## [WHAT YOU NEED TO DO]
Only the run of lines from the one containing "Which one is" through the last line should be returned, exactly as written.

## [INPUT RECORDS]
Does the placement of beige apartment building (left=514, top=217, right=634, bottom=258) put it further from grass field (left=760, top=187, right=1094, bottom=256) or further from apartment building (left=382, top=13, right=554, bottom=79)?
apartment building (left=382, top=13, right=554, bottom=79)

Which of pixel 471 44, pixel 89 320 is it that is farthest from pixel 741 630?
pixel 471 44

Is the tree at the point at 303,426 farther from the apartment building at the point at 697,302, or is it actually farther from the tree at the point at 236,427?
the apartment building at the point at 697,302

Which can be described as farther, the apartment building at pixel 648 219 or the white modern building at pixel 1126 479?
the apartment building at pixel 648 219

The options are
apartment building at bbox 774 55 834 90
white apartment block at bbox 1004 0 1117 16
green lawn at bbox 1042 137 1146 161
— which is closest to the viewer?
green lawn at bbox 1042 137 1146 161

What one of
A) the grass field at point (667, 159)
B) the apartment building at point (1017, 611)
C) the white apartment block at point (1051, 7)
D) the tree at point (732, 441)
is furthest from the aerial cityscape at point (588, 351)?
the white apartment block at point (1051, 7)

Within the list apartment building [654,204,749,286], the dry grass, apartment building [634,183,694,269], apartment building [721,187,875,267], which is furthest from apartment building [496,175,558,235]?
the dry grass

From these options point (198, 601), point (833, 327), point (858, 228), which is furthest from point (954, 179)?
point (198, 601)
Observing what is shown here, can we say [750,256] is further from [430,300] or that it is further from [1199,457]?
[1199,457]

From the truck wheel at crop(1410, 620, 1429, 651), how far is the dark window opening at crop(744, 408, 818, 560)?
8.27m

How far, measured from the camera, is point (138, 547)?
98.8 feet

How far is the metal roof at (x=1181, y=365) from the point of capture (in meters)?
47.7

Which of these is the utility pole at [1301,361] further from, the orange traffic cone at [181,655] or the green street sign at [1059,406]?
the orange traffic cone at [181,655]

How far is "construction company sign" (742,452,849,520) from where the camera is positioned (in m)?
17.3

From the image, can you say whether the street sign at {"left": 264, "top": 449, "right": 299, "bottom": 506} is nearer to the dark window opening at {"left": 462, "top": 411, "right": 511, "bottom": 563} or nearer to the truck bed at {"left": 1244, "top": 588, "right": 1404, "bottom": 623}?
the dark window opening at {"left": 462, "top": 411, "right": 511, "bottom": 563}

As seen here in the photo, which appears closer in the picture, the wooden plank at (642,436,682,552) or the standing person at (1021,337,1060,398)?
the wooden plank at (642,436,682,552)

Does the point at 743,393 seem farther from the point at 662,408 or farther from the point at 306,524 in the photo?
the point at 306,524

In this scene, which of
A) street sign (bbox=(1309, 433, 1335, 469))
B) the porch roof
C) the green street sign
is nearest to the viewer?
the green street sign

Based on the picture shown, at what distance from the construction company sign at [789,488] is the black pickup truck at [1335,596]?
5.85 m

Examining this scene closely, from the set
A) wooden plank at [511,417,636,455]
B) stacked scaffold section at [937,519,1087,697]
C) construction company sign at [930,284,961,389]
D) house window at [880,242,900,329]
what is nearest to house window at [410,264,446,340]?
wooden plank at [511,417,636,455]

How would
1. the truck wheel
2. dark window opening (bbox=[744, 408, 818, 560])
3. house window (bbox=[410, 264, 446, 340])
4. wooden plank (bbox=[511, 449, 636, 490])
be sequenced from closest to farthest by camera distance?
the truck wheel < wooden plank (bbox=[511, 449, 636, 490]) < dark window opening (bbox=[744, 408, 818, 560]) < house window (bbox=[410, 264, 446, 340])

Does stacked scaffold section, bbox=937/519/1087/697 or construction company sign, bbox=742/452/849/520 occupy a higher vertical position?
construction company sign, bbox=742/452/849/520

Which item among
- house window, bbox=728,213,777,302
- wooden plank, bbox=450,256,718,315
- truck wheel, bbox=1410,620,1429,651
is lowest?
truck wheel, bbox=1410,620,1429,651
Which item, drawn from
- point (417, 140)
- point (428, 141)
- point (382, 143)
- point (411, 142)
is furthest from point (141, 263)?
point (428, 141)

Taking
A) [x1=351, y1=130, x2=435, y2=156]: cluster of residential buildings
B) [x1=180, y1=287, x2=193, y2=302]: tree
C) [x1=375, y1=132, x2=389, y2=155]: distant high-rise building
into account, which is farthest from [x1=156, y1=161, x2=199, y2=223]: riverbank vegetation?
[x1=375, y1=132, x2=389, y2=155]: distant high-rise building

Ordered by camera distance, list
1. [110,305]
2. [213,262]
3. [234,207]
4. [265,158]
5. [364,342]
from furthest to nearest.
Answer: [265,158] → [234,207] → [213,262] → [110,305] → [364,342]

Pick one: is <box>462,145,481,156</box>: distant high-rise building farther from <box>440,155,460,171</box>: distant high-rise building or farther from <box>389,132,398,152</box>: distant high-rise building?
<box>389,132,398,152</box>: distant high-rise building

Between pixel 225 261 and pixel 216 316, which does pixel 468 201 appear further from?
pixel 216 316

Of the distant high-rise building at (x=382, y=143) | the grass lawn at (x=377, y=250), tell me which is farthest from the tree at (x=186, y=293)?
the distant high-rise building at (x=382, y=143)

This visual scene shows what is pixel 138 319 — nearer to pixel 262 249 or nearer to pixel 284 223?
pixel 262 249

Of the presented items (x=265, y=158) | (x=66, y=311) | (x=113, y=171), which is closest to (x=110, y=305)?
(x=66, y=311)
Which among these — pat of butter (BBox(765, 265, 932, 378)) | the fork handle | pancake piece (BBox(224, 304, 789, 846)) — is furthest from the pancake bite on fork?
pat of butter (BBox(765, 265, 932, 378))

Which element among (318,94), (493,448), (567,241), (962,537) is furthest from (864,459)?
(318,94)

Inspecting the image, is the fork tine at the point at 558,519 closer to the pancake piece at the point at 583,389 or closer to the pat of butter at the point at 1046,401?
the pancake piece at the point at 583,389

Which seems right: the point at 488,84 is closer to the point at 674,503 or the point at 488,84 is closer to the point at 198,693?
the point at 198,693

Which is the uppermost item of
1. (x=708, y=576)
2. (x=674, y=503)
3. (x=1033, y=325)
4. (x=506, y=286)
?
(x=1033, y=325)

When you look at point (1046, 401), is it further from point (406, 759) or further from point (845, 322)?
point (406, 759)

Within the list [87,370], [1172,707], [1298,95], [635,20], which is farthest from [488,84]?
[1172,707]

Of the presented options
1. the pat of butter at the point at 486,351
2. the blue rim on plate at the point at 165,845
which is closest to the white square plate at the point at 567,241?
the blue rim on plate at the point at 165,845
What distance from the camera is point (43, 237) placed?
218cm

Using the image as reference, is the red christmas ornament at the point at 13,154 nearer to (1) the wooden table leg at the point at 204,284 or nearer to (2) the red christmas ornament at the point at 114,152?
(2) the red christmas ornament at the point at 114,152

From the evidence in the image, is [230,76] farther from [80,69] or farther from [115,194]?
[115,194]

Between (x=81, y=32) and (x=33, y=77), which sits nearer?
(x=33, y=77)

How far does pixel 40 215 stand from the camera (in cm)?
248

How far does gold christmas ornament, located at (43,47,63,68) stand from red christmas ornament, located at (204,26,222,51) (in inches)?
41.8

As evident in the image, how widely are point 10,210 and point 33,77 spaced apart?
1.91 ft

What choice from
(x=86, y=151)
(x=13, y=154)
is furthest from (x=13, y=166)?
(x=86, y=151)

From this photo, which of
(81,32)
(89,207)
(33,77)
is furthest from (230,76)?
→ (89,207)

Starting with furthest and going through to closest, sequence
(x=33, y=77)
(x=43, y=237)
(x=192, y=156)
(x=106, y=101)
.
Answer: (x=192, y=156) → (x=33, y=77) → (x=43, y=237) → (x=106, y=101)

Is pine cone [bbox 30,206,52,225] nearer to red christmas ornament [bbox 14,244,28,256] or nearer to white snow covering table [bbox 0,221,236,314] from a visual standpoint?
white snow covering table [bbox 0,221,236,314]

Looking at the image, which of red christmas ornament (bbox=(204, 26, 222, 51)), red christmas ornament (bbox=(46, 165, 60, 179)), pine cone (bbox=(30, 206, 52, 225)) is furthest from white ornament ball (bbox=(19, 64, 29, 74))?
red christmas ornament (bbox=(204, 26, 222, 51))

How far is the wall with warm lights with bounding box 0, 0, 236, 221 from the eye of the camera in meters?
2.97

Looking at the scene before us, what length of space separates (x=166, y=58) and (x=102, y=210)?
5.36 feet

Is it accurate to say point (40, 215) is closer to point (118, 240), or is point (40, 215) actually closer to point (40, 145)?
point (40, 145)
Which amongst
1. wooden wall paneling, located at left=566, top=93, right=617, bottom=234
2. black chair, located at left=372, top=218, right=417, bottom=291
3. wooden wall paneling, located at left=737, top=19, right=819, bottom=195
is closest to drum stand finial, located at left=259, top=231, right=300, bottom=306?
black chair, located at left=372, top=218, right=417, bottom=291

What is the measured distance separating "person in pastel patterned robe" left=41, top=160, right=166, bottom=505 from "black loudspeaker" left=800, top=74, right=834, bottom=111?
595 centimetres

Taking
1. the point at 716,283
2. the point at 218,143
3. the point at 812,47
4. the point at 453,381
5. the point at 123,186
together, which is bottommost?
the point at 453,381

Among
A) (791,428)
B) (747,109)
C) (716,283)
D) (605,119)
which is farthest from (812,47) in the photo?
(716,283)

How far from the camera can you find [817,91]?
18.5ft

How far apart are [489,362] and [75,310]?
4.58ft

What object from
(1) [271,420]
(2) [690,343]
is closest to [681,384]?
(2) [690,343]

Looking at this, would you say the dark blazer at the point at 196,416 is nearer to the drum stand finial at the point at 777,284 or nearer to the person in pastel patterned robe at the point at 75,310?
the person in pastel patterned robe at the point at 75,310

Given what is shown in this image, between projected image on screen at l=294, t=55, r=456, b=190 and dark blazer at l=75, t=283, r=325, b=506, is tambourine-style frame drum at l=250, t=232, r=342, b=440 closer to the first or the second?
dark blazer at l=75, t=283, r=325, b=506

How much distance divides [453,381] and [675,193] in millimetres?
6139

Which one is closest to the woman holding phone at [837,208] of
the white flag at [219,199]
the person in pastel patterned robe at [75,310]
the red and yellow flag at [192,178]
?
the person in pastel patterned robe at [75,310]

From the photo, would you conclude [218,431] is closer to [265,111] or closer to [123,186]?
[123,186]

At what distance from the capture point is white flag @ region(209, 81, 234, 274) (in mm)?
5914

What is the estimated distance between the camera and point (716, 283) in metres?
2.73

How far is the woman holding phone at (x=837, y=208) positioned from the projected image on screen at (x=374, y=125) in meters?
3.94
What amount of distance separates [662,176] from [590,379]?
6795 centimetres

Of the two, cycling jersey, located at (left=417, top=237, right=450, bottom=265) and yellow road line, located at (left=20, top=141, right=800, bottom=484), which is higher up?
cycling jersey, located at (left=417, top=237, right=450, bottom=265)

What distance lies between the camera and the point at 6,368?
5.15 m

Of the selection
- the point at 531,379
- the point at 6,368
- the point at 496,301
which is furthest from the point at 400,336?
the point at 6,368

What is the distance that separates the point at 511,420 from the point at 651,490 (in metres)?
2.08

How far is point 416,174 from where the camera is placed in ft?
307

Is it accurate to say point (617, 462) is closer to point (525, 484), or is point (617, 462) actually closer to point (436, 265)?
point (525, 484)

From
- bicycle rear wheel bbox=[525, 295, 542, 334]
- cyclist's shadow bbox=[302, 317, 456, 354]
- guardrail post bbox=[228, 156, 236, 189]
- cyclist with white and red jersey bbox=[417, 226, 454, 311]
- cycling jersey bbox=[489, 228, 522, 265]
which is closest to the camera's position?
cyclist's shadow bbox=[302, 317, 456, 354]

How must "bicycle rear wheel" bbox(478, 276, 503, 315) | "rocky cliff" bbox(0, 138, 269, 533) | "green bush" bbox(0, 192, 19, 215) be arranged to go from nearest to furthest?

## [COMPLETE RESPONSE]
Which one is closest to the woman holding phone at [837,208] of
the white flag at [219,199]
the person in pastel patterned robe at [75,310]
the red and yellow flag at [192,178]
?
the person in pastel patterned robe at [75,310]

From the photo, would you conclude [218,431] is closer to [265,111] or closer to [123,186]?
[123,186]

At what distance from the capture point is white flag @ region(209, 81, 234, 274) (in mm)?
5914

What is the estimated distance between the camera and point (716, 283) in metres?
2.73

How far is the woman holding phone at (x=837, y=208) positioned from the projected image on screen at (x=374, y=125) in meters?
3.94
What amount of distance separates [662,176] from [590,379]?
6795 centimetres

Of the two, cycling jersey, located at (left=417, top=237, right=450, bottom=265) and yellow road line, located at (left=20, top=141, right=800, bottom=484), which is higher up?
cycling jersey, located at (left=417, top=237, right=450, bottom=265)

What distance lies between the camera and the point at 6,368?
5.15 m

Of the selection
- the point at 531,379
- the point at 6,368
- the point at 496,301
which is furthest from the point at 400,336?
the point at 6,368

What is the distance that separates the point at 511,420 from the point at 651,490 (in metres)?
2.08

How far is point 416,174 from where the camera is placed in ft?
307

Is it accurate to say point (617, 462) is closer to point (525, 484), or is point (617, 462) actually closer to point (436, 265)?
point (525, 484)

From
- bicycle rear wheel bbox=[525, 295, 542, 334]
- cyclist's shadow bbox=[302, 317, 456, 354]
- guardrail post bbox=[228, 156, 236, 189]
- cyclist with white and red jersey bbox=[417, 226, 454, 311]
- cycling jersey bbox=[489, 228, 522, 265]
which is closest to the camera's position?
cyclist's shadow bbox=[302, 317, 456, 354]

How must "bicycle rear wheel" bbox(478, 276, 503, 315) | "rocky cliff" bbox(0, 138, 269, 533) | "green bush" bbox(0, 192, 19, 215) be arranged to go from nearest to furthest?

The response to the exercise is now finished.